Exigência de reconhecimento de assinatura, que foi derrubada para procurações judiciais, por meio de lei federal, aumenta os custos e burocratiza processos, destacam associações e entidades sindicais

Entidades sindicais e associações enviaram uma carta conjunta à presidência da Cabesp, entidade de assistência à saúde criada pelos funcionários do Banespa, banco vendido para o Santander em 2000. No documento, encaminhado nessa segunda-feira (6), o grupo solicita a dispensa do reconhecimento de firma nas procurações para a Assembleia Geral Ordinária (AGO) de 2023, que irá ocorrer no dia 28 de março, na Casa Portugal.

Segundo regras do edital, só poderão participar da assembleia associados e procuradores que devem ser, igualmente, associados. Cada procurador pode representar até dez associados. Também é necessário o reconhecimento de firma em cartório de cada um dos representados pelos procuradores.

“Nós entendemos que essa exigência é custosa e burocratiza o processo”, explica Rita Berlofa, funcionária do Santander e secretária de Relações Internacionais da Confederação Nacional dos Trabalhadores do Ramo Financeiro (Contraf-CUT), uma das entidades que assinam o documento. “O procurador também é um associado e, como tal, tem responsabilidades. Portanto, não é possível haver nenhuma falsificação de assinatura, pois isto colocaria em risco a manutenção do associado junto à Cabesp”, completa.

Na carta, as entidades pontuam ainda que, conforme o próprio estatuto da assembleia, no parágrafo 4º do artigo 33, a Comissão de Assessoramento, composta por integrantes da Cabesp e por integrantes das associações de funcionários AFABESP, AFUBESP e ABESPREV, ficará responsável por receber e cadastrar as procurações. Assim, “não é possível que alguém falsifique uma assinatura correndo o risco de responder administrativamente e criminalmente, sabendo ainda que há uma comissão que conferirá todos os documentos”, escrevem.
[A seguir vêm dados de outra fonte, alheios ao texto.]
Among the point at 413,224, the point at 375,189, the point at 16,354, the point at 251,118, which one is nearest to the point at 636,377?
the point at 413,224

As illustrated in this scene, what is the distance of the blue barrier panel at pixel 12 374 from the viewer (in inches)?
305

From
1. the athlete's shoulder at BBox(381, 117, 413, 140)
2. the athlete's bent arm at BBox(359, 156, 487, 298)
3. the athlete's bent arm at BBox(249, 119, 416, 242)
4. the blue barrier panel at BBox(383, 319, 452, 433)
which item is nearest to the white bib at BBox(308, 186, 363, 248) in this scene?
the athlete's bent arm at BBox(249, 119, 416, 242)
O grupo destaca que, por conta da Lei Federal 13.726 de 2018, não existe mais a exigência de reconhecimento de firma nas procurações judiciais. A legislação, criada com o objetivo de “simplificar e desburocratizar os procedimentos administrativos no Brasil, determinou aos órgãos públicos a dispensa de reconhecimento de firma”, completam as entidades no documento.

Para acessar a carta na íntegra, clique aqui.

Informações

A Assembleia Geral Ordinária 2023 acontecerá no dia 28 de março, em primeira convocação às 10h, com presença mínima de 2/3 (dois terços) dos associados, ou em segunda convocação às 10h30, com qualquer número de associados.

O local será no espaço Casa de Portugal, na Avenida da Liberdade, nº 602 – Liberdade, São Paulo – SP.

Na ocasião, serão votadas a Prestação de contas relativa ao exercício 2022, a Dotação Orçamentária para o exercício 2023 e apresentados os Regulamentos aprovados pela Diretoria para referendo.